Contest: NOAI China 2024 / APOAI 2025 mock · Round: Phase 1, Problem 1 · Category: Classical ML / tabular binary classification.

Official sources: jaredliw/ioai-tsp-2025 — basketball-shooting · open-cu/awesome-ioai-tasks (index). The base data is derived from the Kaggle "Kobe Bryant Shot Selection" public dataset, with features normalised by the organisers.

1. Problem restatement

Given a CSV of historical shots taken by a basketball star, predict whether each shot in the held-out test set was made (1) or missed (0). The features (verbatim from the official notebook):

# columns in data_train.csv
loc_x              # normalized horizontal court position at shot time
loc_y              # normalized vertical court position at shot time
minutes_remaining  # minutes left in current quarter (normalized)
shot_distance      # distance from shooter to basket (normalized)
shot_made_flag     # TARGET: 1 if made, 0 if missed
shot_id            # unique sample id

The task statement specifies only loc_x and loc_y as the input features — the other numeric columns are "available but optional". The submission must include a PyTorch model (submission_model.py + submission_dic.pth) and predictions. Metric: accuracy on the hidden test set.

2. What's being tested

Tabular classification on a low-dimensional dataset where the signal is geometric — shooting percentage drops with distance from the basket and depends on angle. The test is whether you:

• Inspect the data before modelling (basic EDA, distribution of loc_x, loc_y, class imbalance).
• Recognise when feature engineering trivially beats deep models (polar coordinates from Cartesian).
• Know when gradient boosting beats neural networks on small tabular data.
• Use cross-validation properly and don't leak test labels via scaler fitting.

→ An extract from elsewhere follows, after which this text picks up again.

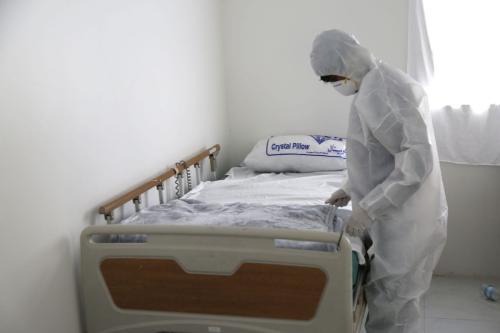 Funcionários estabelecem um novo departamento para pacientes com coronavírus no Hospital Zaid em precauções contra a pandemia de coronavírus, em Sanaa, Iêmen, em 28 de março de 2020. [Mohammed Hamoud/Agência Anadolu]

Maps onto the Classical ML page (logistic regression, random forest, gradient boosting, calibration) and the Python page (pandas, sklearn pipelines).

3. Data exploration / setup

The training file typically has ~25 000 rows after dropping rows with NaN in shot_made_flag. Hidden test set: a few thousand rows. Class balance is close to 50/50 (real pro shooters make roughly half their attempts) so plain accuracy is a fair metric.

Critical observation: in basketball-court coordinates, shots cluster on a horseshoe pattern (corners + arc + paint). A linear classifier in (loc_x, loc_y) space sees an almost rotationally symmetric structure and underfits. A model that sees distance and angle as features fits trivially.

Run this first:

import pandas as pd, numpy as np, matplotlib.pyplot as plt
df = pd.read_csv("data_train.csv")
print(df.shape, df.shot_made_flag.value_counts(normalize=True))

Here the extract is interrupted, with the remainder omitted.